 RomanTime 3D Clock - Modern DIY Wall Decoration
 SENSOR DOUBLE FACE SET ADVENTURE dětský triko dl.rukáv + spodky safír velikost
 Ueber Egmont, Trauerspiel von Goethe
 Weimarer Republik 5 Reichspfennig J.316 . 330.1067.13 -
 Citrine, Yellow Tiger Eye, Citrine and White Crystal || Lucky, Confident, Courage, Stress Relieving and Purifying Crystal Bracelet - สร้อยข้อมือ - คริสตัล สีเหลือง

...

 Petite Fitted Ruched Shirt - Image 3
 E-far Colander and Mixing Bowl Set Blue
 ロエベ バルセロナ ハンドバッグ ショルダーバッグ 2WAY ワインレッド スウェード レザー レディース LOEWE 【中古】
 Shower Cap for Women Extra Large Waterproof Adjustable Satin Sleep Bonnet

==

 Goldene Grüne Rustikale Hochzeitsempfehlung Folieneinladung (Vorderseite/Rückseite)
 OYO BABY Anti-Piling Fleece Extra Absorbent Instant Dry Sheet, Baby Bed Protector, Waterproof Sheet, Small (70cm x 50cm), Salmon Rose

* _PROBLEM STATEMENT_:
Copy out word for word the items from the line containing "RomanTime 3D Clock" through the line containing "Citrine, Yellow Tiger", including both of those lines.

* _PROBLEM SOLUTION_:
 RomanTime 3D Clock - Modern DIY Wall Decoration
 SENSOR DOUBLE FACE SET ADVENTURE dětský triko dl.rukáv + spodky safír velikost
 Ueber Egmont, Trauerspiel von Goethe
 Weimarer Republik 5 Reichspfennig J.316 . 330.1067.13 -
 Citrine, Yellow Tiger Eye, Citrine and White Crystal || Lucky, Confident, Courage, Stress Relieving and Purifying Crystal Bracelet - สร้อยข้อมือ - คริสตัล สีเหลือง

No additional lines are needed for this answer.